Sun runs into new roadblocks in its efforts to make its Java programming language an international standard.

Sun Microsystems (SUNW) has run into new roadblocks in its efforts to make its Java programming language an international standard.

Sun's JavaSoft unit is seeking approval from a branch of the International Standards Organization (ISO) and International Electrotechnical Commission to submit its application directly to that body without going through the usual preliminary steps. If approved, Sun would become the first commercial company ever allowed to go directly to ISO, although a number of industry consortia have such status with ISO.

But members of Joint Technical Committee have roundly rejected Sun's proposal in its current form. While the votes don't kill Sun's efforts to standardize Java, they do send a strong signal that the company must change its approach to win approval.

Sun is seeking status as a so-called "publicly available submitter," or PAS. A PAS acts as a kind of standards body itself, accepting proposals to improve or update a technology, then passing them to the joint technical committee of the ISO/IEC for final approval.

Comments submitted with their initial votes indicate members of Joint Technical Committee don't want to hand Sun that much power. In the first phase of voting, 3 countries approved Sun's application as submitted, 5 voted to approve it with comments, and 15 rejected it with comments.
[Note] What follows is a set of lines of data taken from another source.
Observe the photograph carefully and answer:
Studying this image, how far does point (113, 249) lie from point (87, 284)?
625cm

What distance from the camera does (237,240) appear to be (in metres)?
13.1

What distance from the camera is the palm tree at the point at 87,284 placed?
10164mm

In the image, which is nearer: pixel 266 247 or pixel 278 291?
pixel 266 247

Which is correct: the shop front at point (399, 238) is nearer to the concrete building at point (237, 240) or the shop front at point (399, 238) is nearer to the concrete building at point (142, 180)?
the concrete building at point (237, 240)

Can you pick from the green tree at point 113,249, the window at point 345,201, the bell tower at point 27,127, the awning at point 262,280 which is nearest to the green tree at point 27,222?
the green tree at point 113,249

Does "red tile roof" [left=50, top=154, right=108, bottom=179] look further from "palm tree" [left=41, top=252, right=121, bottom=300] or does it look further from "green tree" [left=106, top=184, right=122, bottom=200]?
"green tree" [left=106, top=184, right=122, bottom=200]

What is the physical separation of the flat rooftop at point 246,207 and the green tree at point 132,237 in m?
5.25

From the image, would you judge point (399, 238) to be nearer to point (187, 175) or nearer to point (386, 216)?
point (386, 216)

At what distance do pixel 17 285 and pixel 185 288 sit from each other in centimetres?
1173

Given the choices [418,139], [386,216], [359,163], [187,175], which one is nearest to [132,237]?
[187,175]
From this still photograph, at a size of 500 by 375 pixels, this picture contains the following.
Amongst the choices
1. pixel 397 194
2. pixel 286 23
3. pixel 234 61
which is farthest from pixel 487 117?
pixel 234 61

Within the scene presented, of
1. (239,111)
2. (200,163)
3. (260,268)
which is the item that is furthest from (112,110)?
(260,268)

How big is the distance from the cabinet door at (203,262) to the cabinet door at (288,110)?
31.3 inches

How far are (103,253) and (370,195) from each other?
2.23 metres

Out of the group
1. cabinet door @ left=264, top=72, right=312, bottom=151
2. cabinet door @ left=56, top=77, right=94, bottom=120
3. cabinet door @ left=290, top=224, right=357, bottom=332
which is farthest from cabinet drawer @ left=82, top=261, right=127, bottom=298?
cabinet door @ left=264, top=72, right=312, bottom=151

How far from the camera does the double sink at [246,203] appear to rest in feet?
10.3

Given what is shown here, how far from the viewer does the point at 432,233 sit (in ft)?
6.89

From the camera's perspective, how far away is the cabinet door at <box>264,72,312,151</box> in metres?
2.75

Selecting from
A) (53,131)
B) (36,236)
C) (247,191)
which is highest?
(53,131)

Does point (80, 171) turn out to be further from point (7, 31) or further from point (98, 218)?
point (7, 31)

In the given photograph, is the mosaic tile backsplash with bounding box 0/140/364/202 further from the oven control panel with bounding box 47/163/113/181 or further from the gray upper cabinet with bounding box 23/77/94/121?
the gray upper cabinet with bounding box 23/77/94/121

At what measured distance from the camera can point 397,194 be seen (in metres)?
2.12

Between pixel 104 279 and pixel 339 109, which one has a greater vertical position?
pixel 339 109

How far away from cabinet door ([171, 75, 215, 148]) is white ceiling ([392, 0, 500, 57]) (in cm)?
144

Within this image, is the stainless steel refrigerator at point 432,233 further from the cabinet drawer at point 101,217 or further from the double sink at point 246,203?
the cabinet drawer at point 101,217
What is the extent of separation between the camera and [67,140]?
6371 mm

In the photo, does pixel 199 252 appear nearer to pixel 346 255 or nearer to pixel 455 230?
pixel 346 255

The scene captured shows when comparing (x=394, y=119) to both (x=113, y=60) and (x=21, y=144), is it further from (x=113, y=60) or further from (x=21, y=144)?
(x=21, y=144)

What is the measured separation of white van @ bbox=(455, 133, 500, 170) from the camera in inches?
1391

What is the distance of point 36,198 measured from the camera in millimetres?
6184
The comments, a key element in the approval process, focus on three areas: Sun's desire to keep the Java trademark for itself and have the ISO standard called something else; what body will be responsible for updating and maintaining the Java standard; and whether Sun will be open in accepting changes to the standard.

"Sun should allow the 'Java' name to be used in ISO/IEC standards resulting from Sun's PAS submissions," wrote the French delegation in voting "no with comments." France said its vote could be reversed if Sun meets that and other conditions.

Two weeks ago, Sun expressed confidence that it could win approval and make Java an international standard. At that time, only the U.S. "no with comments" vote had been publicized, but Sun still clung to the hope it could keep the Java name to itself.

"We are preparing our response to the comments. Once we provide the response to ISO, then we will have something to say publicly," JavaSoft spokeswoman Elizabeth McNichols said today. She added Sun may submit its response before the September 9 deadline.

Sun has 60 days to submit a revised application to address those issues. The 27 national bodies that make up the Joint Technical Committee then have 45 days to consider Sun's responses and vote whether to give Sun its coveted PAS status.